→ Source extract
※

Government Supervision and Regulation

 

General

 

As a bank holding company, the Company is subject to regulation under the Bank Holding Company Act of 1956, as amended, and the examination and reporting requirements of the Federal Reserve.

 

Other federal and state laws govern the activities of our Banks, including the activities in which they may engage, the investments they may make, the aggregate amount of loans they may grant to one borrower, and the dividends they may declare and pay to us. Our banking subsidiaries are also subject to various consumer and compliance laws. As Virginia state-chartered banks, BOHR and Shore are primarily subject to regulation, supervision, and examination by the Bureau of Financial Institutions of the Virginia State Corporation Commission (“Bureau of Financial Institutions”).  In addition, we are regulated and supervised by the Federal Reserve through the Federal Reserve Bank of Richmond (“FRB”).  We must furnish to the Federal Reserve quarterly and annual reports containing detailed financial statements and schedules.  All aspects of our operations, including reserves, loans, mortgages, capital, issuance of securities, payment of dividends, and establishment of branches are governed by these authorities.  These authorities are able to impose penalties, initiate civil and administrative actions, and take further steps to prevent us from engaging in unsafe or unsound practices.  In this regard, the Federal Reserve has adopted capital adequacy requirements. 

 

The following description summarizes the more significant federal and state laws applicable to us. To the extent that statutory or regulatory provisions are described, the description is qualified in its entirety by reference to that particular statutory or regulatory provision.

※

(Stored items)
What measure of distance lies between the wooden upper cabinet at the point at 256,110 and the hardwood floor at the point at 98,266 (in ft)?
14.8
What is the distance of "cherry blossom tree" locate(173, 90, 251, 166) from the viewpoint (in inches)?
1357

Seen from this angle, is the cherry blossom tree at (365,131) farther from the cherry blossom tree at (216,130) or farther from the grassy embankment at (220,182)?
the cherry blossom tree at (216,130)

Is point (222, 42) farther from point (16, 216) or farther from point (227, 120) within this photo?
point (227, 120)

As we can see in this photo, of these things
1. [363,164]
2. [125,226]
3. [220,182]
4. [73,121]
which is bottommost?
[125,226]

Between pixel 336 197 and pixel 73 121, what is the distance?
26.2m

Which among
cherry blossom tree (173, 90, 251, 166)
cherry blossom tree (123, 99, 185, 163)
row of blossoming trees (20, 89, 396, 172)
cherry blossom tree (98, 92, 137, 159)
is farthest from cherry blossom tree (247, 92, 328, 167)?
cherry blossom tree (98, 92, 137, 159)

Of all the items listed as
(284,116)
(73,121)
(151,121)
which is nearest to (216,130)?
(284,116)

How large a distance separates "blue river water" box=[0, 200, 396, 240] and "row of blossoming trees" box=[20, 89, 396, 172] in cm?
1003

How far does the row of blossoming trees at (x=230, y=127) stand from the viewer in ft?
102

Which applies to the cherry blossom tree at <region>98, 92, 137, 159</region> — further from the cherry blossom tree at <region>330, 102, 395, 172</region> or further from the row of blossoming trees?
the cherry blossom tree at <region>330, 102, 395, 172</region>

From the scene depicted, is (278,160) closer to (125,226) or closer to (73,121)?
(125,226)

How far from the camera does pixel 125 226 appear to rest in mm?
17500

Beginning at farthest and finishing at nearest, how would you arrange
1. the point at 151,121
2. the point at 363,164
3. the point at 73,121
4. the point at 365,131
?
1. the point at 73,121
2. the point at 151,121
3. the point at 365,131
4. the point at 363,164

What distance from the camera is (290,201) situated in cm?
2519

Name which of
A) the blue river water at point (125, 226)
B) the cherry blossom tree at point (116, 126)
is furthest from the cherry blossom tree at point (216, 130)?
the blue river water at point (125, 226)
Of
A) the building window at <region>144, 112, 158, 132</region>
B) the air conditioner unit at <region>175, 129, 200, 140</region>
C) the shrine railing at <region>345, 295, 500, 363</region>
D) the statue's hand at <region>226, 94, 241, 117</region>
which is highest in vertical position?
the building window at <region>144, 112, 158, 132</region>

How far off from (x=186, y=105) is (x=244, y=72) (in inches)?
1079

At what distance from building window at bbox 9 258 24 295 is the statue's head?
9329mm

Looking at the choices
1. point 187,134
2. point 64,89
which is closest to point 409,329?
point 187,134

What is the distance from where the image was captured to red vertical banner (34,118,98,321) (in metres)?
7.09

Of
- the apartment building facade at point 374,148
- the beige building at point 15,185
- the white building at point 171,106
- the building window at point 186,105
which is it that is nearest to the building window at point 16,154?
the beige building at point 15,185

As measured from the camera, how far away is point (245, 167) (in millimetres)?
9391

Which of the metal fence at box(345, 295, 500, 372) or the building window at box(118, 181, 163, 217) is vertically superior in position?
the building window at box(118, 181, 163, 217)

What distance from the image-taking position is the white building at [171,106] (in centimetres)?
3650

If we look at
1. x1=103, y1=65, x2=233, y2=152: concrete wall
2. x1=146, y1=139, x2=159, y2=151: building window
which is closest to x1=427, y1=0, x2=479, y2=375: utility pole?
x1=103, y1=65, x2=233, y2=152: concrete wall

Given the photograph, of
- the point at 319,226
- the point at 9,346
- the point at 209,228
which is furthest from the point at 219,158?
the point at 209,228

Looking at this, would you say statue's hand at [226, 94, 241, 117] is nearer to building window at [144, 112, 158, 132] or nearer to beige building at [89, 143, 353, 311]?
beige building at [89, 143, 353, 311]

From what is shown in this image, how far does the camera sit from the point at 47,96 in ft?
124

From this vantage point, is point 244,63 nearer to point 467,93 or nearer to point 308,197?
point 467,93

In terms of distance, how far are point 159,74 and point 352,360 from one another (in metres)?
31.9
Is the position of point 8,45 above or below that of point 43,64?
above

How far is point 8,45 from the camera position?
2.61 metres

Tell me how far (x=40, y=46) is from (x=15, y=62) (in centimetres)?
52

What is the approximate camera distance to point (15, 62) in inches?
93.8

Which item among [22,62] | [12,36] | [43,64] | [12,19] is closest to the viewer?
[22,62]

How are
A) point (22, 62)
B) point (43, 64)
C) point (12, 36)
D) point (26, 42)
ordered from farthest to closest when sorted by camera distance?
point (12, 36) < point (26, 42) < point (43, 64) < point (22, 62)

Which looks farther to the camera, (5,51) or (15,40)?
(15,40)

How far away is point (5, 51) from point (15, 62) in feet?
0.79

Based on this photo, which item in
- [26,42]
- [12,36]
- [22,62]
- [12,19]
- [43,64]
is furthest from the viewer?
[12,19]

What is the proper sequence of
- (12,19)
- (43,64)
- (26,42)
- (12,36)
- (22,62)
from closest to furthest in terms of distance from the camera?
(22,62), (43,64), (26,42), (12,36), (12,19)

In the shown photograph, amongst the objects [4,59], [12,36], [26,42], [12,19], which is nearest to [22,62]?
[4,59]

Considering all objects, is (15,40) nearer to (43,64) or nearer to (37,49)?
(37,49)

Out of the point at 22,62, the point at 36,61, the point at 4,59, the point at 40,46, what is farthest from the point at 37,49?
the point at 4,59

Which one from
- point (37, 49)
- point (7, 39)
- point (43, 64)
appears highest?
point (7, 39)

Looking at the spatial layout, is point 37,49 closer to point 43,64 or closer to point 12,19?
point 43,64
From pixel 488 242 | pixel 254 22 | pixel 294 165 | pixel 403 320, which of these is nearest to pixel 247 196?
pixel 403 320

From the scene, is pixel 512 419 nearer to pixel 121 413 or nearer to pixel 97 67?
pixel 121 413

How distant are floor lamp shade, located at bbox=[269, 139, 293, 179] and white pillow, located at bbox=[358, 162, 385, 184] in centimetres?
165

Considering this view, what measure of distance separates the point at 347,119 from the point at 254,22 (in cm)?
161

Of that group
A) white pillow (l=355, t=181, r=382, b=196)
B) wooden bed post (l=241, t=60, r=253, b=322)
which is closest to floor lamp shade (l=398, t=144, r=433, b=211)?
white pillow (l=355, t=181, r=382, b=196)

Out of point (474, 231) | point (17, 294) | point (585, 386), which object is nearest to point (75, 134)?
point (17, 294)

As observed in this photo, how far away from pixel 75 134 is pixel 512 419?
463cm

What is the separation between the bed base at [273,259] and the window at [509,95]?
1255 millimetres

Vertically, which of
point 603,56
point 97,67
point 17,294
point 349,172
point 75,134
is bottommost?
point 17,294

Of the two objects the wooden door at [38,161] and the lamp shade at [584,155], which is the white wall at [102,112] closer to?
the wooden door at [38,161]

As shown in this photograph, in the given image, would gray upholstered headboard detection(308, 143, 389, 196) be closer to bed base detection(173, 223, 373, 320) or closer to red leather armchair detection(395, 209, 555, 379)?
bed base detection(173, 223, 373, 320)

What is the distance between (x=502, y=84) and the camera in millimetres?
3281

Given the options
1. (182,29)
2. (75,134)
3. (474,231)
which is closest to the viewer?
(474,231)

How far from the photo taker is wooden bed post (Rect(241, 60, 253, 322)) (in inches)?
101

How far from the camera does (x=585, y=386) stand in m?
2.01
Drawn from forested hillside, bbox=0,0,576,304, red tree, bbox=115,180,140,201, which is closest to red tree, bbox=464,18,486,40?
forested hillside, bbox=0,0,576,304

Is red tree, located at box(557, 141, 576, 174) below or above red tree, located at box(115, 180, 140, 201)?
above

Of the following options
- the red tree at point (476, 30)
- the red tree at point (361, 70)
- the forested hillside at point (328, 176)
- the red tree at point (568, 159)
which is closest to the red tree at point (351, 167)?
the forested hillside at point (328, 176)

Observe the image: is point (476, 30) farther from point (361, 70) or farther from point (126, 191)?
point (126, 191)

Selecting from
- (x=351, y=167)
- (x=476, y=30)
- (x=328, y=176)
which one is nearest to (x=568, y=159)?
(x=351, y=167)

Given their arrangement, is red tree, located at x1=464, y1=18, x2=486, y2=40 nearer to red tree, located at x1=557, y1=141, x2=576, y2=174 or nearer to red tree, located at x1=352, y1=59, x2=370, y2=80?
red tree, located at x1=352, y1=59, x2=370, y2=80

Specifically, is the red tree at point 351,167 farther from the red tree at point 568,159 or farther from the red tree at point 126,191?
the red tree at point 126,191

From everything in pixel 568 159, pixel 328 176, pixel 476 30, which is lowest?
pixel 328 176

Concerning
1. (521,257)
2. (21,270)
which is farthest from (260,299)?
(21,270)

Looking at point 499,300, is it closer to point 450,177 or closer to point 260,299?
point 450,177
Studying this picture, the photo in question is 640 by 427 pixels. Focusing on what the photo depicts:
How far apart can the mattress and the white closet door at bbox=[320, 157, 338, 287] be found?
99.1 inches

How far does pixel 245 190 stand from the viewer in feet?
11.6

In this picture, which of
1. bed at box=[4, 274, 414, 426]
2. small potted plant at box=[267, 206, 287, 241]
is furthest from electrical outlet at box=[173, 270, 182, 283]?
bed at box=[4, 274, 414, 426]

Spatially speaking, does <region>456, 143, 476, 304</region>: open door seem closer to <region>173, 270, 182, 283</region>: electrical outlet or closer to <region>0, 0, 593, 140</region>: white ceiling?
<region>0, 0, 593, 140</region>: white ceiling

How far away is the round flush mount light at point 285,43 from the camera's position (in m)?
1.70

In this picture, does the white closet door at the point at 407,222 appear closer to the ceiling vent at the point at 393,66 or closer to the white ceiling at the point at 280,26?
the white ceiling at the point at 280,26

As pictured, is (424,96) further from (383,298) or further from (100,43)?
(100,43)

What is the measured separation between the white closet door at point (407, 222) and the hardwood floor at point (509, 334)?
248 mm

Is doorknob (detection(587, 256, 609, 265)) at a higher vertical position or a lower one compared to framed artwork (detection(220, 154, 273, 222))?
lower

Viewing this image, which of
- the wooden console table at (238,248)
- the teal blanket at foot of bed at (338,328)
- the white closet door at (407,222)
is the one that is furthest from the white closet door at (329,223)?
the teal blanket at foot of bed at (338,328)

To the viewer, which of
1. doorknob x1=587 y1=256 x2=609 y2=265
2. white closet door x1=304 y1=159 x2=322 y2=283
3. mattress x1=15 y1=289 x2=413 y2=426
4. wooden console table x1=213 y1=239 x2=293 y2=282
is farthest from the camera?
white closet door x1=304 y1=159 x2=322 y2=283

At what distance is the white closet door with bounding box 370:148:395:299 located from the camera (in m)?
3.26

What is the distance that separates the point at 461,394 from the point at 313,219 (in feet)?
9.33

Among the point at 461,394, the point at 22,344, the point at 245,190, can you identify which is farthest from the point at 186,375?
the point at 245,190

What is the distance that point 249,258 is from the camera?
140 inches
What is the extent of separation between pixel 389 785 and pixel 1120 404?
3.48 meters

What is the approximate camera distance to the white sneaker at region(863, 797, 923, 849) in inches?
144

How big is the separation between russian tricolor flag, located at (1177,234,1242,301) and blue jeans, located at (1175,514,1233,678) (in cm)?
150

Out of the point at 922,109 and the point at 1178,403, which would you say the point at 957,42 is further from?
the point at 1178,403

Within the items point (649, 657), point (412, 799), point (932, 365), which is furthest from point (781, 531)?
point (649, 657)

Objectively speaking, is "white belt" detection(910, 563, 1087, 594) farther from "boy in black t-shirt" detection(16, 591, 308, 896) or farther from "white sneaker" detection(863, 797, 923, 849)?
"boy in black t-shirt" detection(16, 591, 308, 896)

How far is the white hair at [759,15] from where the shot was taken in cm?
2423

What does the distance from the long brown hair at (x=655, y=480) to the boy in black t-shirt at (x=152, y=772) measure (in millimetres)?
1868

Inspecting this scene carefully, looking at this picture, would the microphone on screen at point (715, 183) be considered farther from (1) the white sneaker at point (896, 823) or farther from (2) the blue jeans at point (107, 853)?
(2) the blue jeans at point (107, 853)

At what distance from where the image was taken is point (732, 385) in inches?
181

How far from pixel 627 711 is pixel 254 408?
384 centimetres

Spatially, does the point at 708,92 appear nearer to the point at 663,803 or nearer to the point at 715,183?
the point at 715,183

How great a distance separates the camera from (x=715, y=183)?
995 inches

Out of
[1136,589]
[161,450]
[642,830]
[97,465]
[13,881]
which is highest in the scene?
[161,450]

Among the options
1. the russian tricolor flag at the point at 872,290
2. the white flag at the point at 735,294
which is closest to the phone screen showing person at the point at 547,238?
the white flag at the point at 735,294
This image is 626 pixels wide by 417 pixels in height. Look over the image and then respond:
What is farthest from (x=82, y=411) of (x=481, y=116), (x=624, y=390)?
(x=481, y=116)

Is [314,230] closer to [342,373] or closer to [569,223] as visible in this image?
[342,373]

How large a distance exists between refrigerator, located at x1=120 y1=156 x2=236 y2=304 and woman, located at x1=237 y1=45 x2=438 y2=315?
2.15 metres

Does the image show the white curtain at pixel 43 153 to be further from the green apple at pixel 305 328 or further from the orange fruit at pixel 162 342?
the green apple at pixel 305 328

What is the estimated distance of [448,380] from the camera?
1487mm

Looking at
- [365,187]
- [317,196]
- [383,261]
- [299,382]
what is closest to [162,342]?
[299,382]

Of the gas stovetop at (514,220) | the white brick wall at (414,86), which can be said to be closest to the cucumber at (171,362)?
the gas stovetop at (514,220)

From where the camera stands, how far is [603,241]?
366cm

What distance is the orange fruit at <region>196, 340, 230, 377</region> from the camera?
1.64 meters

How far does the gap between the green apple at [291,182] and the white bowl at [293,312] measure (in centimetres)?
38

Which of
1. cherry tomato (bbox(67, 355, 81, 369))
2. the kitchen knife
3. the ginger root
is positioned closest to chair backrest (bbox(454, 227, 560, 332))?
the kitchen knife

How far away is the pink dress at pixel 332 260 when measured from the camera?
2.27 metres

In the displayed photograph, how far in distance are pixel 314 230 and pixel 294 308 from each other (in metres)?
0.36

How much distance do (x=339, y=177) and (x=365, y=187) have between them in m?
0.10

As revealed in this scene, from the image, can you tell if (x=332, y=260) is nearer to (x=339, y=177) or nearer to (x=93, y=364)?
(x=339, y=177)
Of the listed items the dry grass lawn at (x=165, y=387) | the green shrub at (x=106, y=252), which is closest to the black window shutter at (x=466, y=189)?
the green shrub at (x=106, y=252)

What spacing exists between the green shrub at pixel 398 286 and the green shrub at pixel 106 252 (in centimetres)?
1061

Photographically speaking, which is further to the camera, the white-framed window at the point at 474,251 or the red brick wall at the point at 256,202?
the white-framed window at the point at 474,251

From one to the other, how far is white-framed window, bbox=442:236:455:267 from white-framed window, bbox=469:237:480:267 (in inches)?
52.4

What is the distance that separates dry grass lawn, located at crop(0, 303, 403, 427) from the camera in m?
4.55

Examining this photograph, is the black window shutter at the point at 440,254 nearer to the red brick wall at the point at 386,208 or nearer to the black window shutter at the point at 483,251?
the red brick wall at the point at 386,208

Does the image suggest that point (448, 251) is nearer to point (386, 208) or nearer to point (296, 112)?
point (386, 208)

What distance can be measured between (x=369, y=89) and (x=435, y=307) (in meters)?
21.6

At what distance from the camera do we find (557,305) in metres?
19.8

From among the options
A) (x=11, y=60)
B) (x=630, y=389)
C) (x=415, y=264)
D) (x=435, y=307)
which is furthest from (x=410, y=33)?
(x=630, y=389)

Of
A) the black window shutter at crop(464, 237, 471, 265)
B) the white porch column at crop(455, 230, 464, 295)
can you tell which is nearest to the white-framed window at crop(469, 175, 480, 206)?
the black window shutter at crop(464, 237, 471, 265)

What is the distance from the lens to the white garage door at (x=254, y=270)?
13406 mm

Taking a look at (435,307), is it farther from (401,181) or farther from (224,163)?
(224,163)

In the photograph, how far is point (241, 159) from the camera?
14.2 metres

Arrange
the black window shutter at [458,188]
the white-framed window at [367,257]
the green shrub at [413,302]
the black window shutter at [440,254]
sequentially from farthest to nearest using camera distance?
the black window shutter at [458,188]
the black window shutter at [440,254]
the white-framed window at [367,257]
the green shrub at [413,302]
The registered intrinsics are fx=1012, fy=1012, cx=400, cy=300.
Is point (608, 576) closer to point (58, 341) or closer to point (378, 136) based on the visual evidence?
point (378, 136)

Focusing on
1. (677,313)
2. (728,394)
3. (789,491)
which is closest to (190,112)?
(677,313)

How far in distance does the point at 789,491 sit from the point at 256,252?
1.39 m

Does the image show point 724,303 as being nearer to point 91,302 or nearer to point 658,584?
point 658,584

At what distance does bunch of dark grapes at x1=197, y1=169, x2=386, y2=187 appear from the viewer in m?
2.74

※

→ Actions to take
1) List every aspect of the Company's operations that the excerpt on government supervision and regulation names as governed by the authorities.
2) Print the stored items from the line with "How far in distance does" up to and including the last line of the stored items.
The stored items have no connection to the excerpt on government supervision and regulation.

→ Results of the tasks
1)
reserves
loans
mortgages
capital
issuance of securities
payment of dividends
establishment of branches

2)
How far in distance does the point at 789,491 sit from the point at 256,252?
1.39 m

Does the image show point 724,303 as being nearer to point 91,302 or nearer to point 658,584?
point 658,584

At what distance does bunch of dark grapes at x1=197, y1=169, x2=386, y2=187 appear from the viewer in m?
2.74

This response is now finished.